Manolo siguió creando, experimentando con los estilos. Se hizo en extremo íntimo en Sin un lugar, y divertido y nostálgico en Las divas de la radio, pero también sorprendió con una suerte de grotesco-absurdo-melodrama en Bienvenido al hogar, creando siniestros personajes para siniestras realidades en una de sus aventuras más personales, menos clasificables, más jóvenes.
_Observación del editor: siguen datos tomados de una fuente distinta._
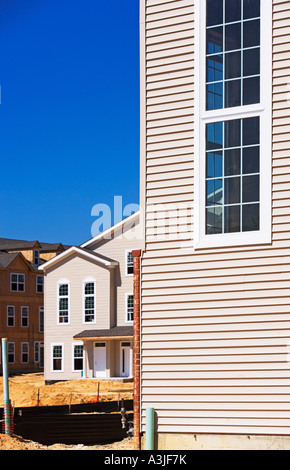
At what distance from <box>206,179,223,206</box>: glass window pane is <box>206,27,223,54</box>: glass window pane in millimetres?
1899

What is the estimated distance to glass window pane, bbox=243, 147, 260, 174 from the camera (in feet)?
32.4

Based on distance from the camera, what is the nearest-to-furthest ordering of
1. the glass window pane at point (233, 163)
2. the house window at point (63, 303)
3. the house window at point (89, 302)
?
the glass window pane at point (233, 163) → the house window at point (89, 302) → the house window at point (63, 303)

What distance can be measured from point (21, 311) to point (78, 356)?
16.1 metres

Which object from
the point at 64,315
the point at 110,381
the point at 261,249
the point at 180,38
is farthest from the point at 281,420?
the point at 64,315

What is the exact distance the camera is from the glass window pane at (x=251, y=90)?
9.95 m

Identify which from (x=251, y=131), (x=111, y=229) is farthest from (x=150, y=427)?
(x=111, y=229)

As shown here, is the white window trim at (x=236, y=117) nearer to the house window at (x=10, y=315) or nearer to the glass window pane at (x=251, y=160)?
the glass window pane at (x=251, y=160)

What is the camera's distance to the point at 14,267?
56.4 metres

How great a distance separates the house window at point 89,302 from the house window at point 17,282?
16.2m

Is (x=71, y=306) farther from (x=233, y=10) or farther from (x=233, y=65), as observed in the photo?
(x=233, y=10)

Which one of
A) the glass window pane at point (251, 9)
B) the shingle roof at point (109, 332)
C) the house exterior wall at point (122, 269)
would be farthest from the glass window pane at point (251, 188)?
the house exterior wall at point (122, 269)

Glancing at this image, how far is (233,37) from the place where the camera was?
10164 millimetres

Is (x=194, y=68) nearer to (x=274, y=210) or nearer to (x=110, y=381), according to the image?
(x=274, y=210)

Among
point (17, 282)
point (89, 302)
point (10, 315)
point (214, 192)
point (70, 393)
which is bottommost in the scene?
point (70, 393)
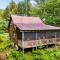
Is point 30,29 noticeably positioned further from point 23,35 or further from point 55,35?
point 55,35

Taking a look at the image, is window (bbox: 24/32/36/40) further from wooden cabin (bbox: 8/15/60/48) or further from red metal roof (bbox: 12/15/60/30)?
red metal roof (bbox: 12/15/60/30)

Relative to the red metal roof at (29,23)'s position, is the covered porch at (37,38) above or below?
below

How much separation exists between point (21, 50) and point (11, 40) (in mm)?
5129

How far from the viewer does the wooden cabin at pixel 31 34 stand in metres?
23.4

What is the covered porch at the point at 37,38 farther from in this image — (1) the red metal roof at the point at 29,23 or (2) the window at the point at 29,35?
(1) the red metal roof at the point at 29,23

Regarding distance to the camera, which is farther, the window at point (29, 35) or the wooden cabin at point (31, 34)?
the window at point (29, 35)

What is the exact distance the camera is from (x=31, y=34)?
2428cm

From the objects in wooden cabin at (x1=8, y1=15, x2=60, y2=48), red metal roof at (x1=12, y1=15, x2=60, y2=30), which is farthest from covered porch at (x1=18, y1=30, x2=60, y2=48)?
red metal roof at (x1=12, y1=15, x2=60, y2=30)

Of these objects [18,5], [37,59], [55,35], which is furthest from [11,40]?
[18,5]

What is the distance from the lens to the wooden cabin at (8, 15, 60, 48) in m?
23.4

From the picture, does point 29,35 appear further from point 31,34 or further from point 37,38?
point 37,38

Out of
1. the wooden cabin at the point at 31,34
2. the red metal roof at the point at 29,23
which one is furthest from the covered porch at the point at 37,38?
the red metal roof at the point at 29,23

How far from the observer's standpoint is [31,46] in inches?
935

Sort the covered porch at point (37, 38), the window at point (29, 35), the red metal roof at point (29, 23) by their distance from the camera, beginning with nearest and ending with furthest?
the covered porch at point (37, 38), the window at point (29, 35), the red metal roof at point (29, 23)
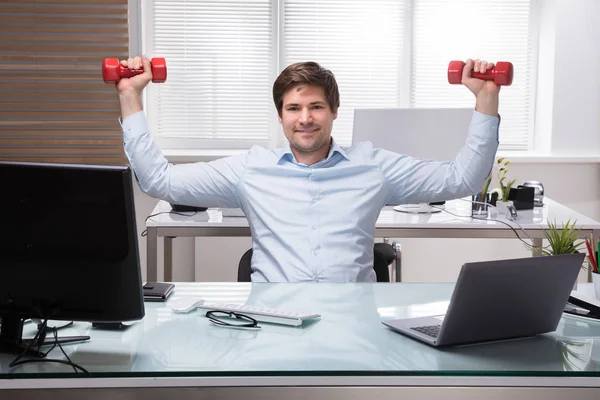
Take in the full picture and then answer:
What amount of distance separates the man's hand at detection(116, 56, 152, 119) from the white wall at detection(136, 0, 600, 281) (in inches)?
95.0

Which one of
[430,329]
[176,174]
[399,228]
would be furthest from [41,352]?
[399,228]

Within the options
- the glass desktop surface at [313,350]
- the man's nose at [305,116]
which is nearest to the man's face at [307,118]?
the man's nose at [305,116]

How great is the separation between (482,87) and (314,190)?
2.00 ft

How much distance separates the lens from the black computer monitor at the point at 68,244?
1406mm

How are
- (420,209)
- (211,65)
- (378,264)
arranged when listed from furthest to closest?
(211,65) → (420,209) → (378,264)

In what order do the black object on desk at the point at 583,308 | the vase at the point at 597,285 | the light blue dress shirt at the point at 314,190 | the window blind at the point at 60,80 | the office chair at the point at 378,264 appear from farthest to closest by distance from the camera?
the window blind at the point at 60,80 < the office chair at the point at 378,264 < the light blue dress shirt at the point at 314,190 < the vase at the point at 597,285 < the black object on desk at the point at 583,308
Docente de alma, cauto, con un sutilísimo humor, de pequeña figura y voz mesurada, casi meliflua, sufrió su cáncer con la entereza de un titán, creando hasta el fin, siendo parte fundamental en la Comisión del Fondo Nacional de Teatro, diseñando proyectos, encerrándose en su universo reflexivo seguramente cada vez más poblado de aquellos fantasmas que, multiplicados como en espejos interminables, lo harían restallar en criaturas entre realistas y volátiles, entre reflexivas y viscerales.
En una de las escenas de la oscarizada Birdman se habla de lo terrible que sería para un actor morirse el mismo día que George Clooney, porque nadie se percataría de su fallecimiento. (Toda la prensa sería un universo Clooney, como en estos días toda la prensa fue un universo Galeano.) Y se recuerda que el mismo día que murió Michael Jackson murió también Farrah Fawcett, y casi nadie se enteró.
Mucho le deben el teatro y la cultura de este país a ese gran uruguayo llamado Carlos Manuel Varela, aunque por la escasa repercusión mediática de su muerte parece que muchos no lo saben. La ignorancia, a veces, puede ser imperdonable. Tanto su madre Violeta como su tía Julia coincidirán conmigo, desde allá o desde acá.